Rob Smyth

Friday 9 July 2010

Continuous Integration can build time dependency

It seems to me that there is a dependency between Continuous Integration (CI) and build time. Each time I hit a slow build it puts pressure on 'fast' CI. It seems that if the build is slow then CI may be more destructive that beneficial. I'm thinking it is all a question of ratio.

CI does not define an integration rate. Some teams see CI as once a week, others see it as every 15 minutes. It is a relative concept.

If a build box can build and run all tests in, say, 1 second then a team's commit rate of once every 5 minutes would seem achievable. Each developer would have instant feedback and be able to fix, or revert, any problem within a couple of minutes, after a commit, with minimal effect (without considering a pre-commit test system). But if the build takes, say, 30 minutes and the team's commit rate was once every 15 minutes then by the time a build failure is detected the whole team is affected.

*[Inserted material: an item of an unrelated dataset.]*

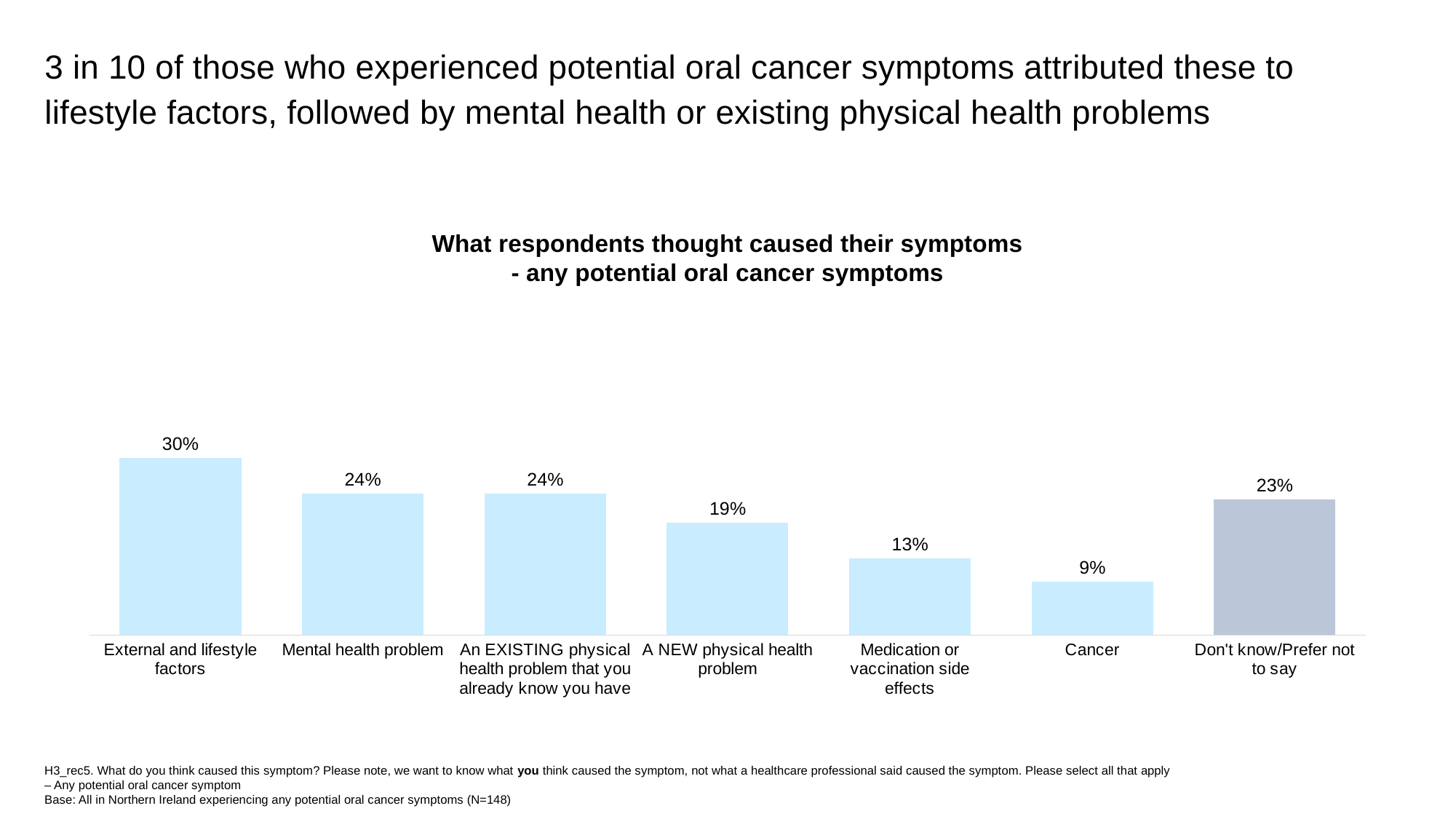
How many categories are shown in the chart? 7 What is the title of the chart? What respondents thought caused their symptoms - any potential oral cancer symptoms Which is larger: the value for A NEW physical health problem or the value for Medication or vaccination side effects? A NEW physical health problem What is the difference between the value for External and lifestyle factors and the value for Cancer? 21% What kind of chart is shown on the slide? Bar chart Which category has the lowest value? Cancer What percentage of respondents answered Don't know/Prefer not to say? 23% What is the difference between the value for Mental health problem and the value for A NEW physical health problem? 5% What percentage of respondents attributed their symptoms to external and lifestyle factors? 30% What is the value for Medication or vaccination side effects? 13% What is the value for Cancer? 9% Which category has the highest value? External and lifestyle factors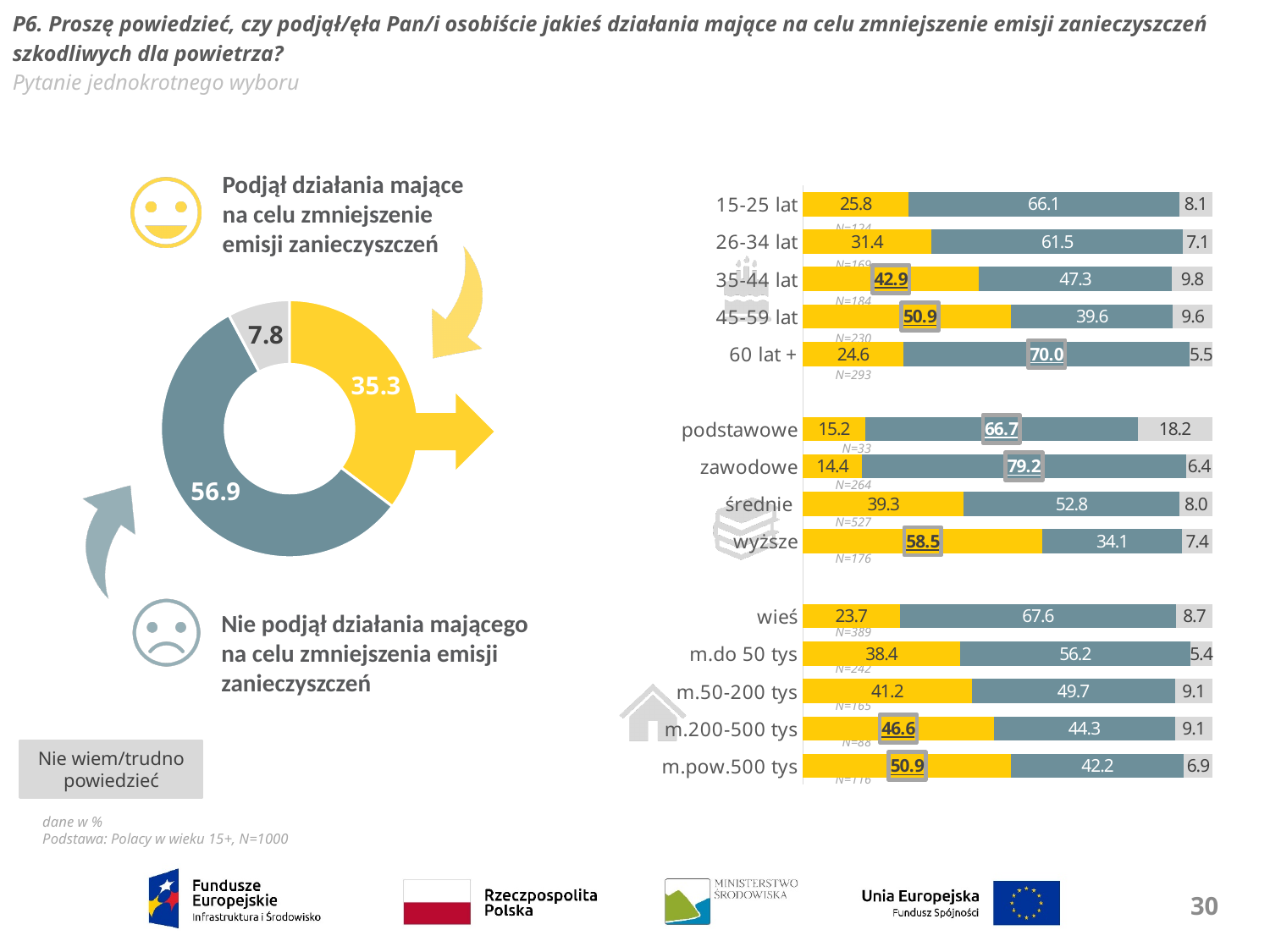
In the donut chart on the left, which response has the largest share? Nie podjął działania mającego na celu zmniejszenia emisji zanieczyszczeń What type of chart is shown on the left side of the slide? Donut chart In the bar chart on the right, what is the value of the yellow segment for 'wyższe'? 58.5 In the bar chart on the right, which is larger: the yellow value for 'wieś' or for 'm.pow.500 tys'? m.pow.500 tys In the donut chart on the left, what share of respondents answered 'Nie wiem/trudno powiedzieć'? 7.8 In the bar chart on the right, what is the value of the grey-blue segment for 'zawodowe'? 79.2 In the bar chart on the right, which education group has the lowest yellow (took action) value? zawodowe In the bar chart on the right, which age group has the highest yellow (took action) value? 45-59 lat In the donut chart on the left, what is the difference between the share who did not take action and the share who did? 21.6 How many categories (bars) are shown in the bar chart on the right? 14 In the bar chart on the right, what is the value of the light grey segment for 'podstawowe'? 18.2 In the donut chart on the left, what share of respondents took action to reduce emissions of air pollutants? 35.3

So it seems to me that there is a relationship between CI's rate and build time. Just do not know hat it is yet.

1 comment:

Julian said...

I like to think of the build time as batch size. Large batch sizes can easily build up backlogs.

Of course, you can do a lot to reduce build time: tune the CI server, optimise your build.

I have a suspicion that we're not so good at optimising functional test builds, however.